Captioned web image data
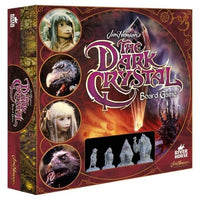 The Dark Crystal Board Game - On the Table Games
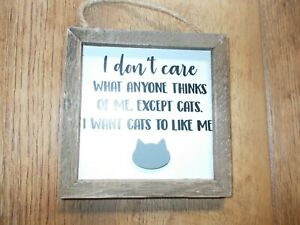 THE BEST WAY TO GET ON WITH A RAGDOLL CAT Novelty Wall//Door MDF Plaque Gift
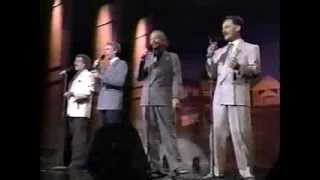Watch Statler Brothers Guilty video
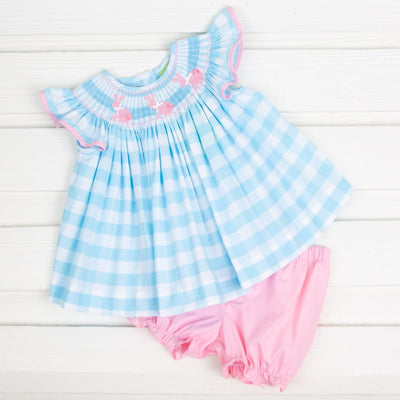 Bunny Silhouette Smocked Bloomer Set Turquoise Check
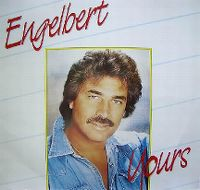 Cover Engelbert - Yours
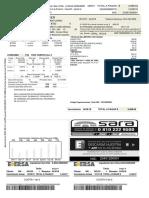 FC   A-0044-00063659.pdf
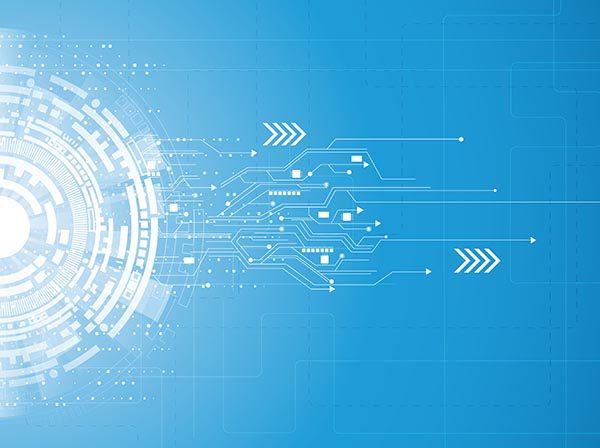 IoT Data Management Challenges - DATAVERSITY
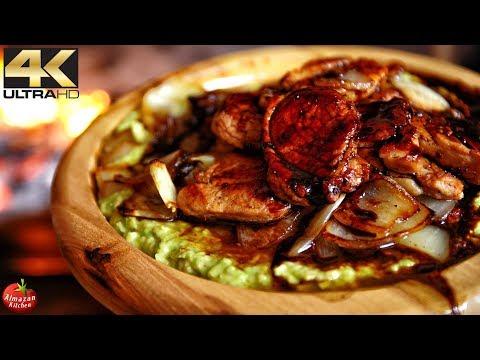 Epic Glazed Avocado Loin! - Winter Outside Cooking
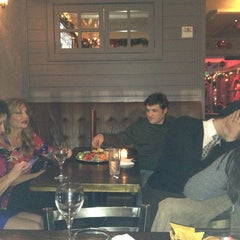 Photo taken at Social Bar, Grill & Lounge by Steph V. on 12/20/2012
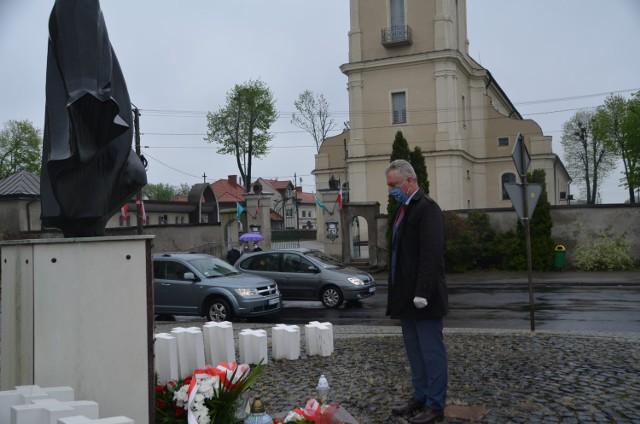 Święto Konstytucji 3 Maja w Błaszkach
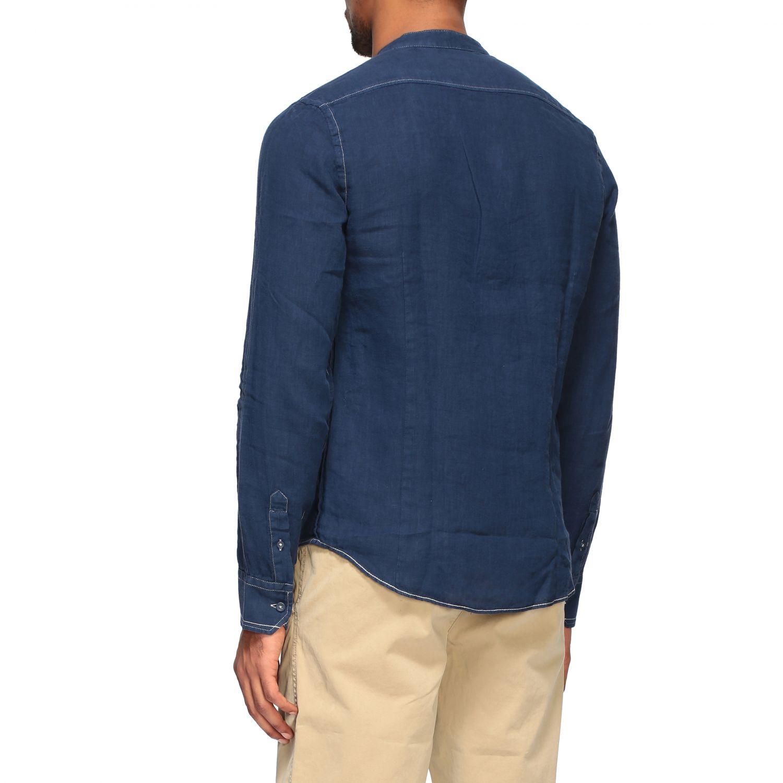 Camisa hombre Blauer azul oscuro 3
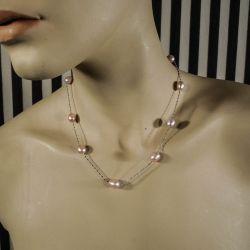 Fineste vintage halskæde med glansfulde rosafarvede kultur-perler!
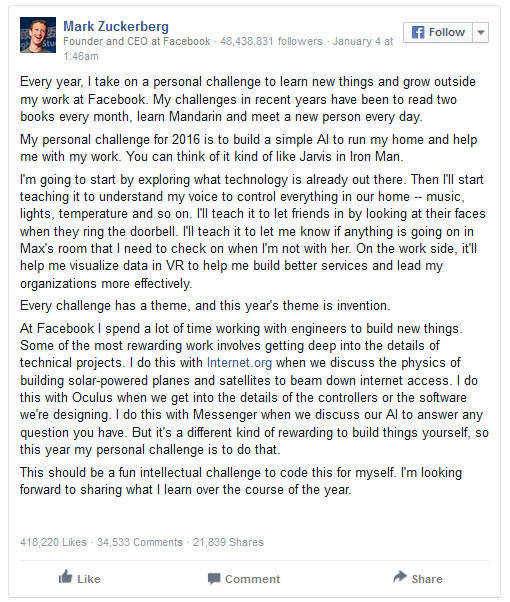Mark Zuckerberg Gives a Valuable Advice on Facebook to One of the Users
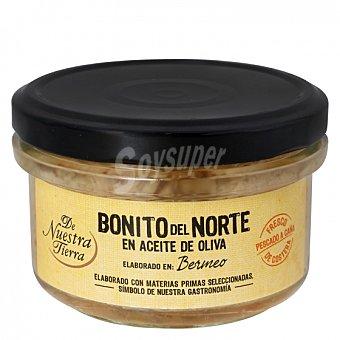 De nuestra tierra Bonito del norte en aceite de oliva 167 G 167 g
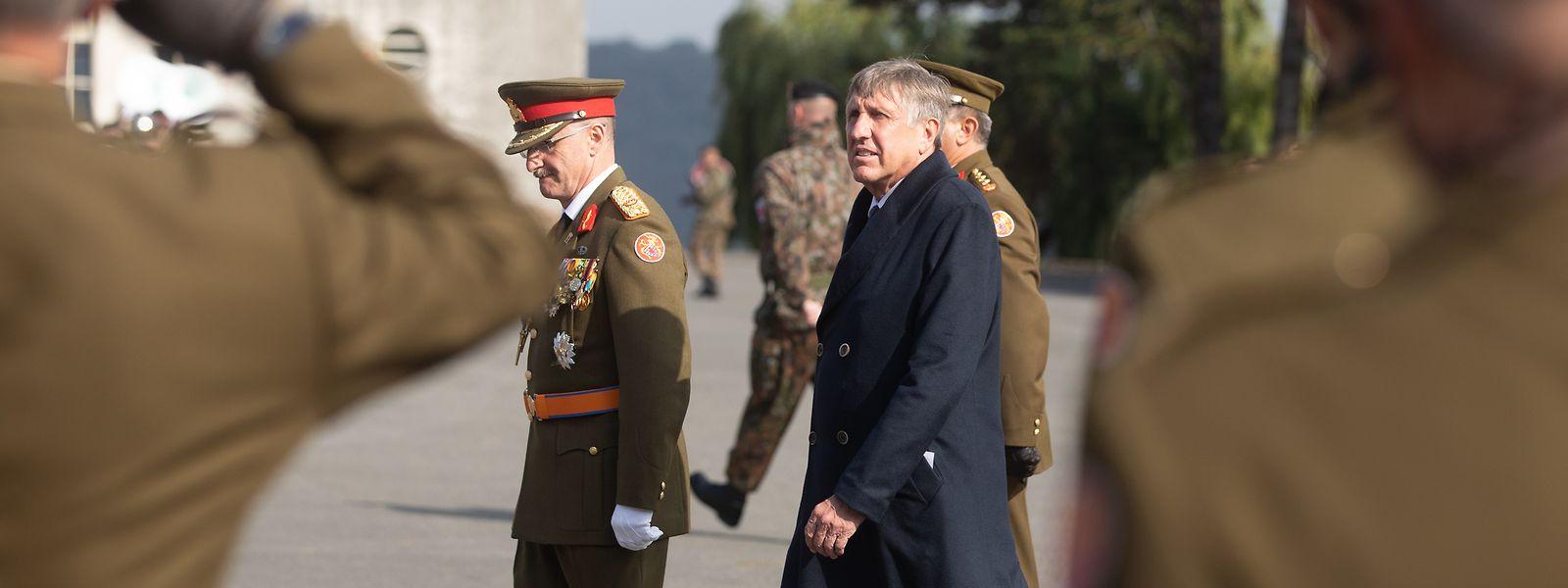 Le ministre de la Défense luxembourgeois doit rencontrer son homologue belge le 7 juillet prochain pour signer un premier accord de principe.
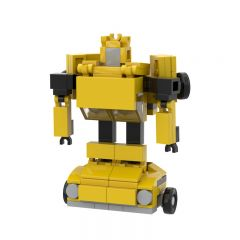 Transformers Hornet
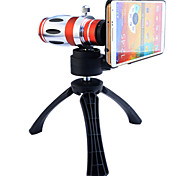 Telescope 12.5X Zoom Telephoto Manual Focus Long Focal Camera Lens with Back Case and Tripod for Samsung Galaxy Note 3
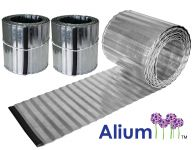 Pack of 2x 6m Deep Corrugated Galvanised Lawn Edging Rolls - H16.5cm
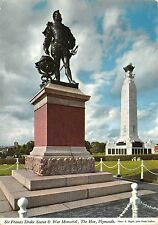 B102745 sir francis drake statue and war memorial the hoe plymouth    uk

Task brief: The answer consists solely of the lines from the one holding "Mark Zuckerberg Gives" through the last line of the entries above, set down verbatim, without any pictures.

Response below:
Mark Zuckerberg Gives a Valuable Advice on Facebook to One of the Users
 De nuestra tierra Bonito del norte en aceite de oliva 167 G 167 g
 Le ministre de la Défense luxembourgeois doit rencontrer son homologue belge le 7 juillet prochain pour signer un premier accord de principe.
 Transformers Hornet
 Telescope 12.5X Zoom Telephoto Manual Focus Long Focal Camera Lens with Back Case and Tripod for Samsung Galaxy Note 3
 Pack of 2x 6m Deep Corrugated Galvanised Lawn Edging Rolls - H16.5cm
 B102745 sir francis drake statue and war memorial the hoe plymouth    uk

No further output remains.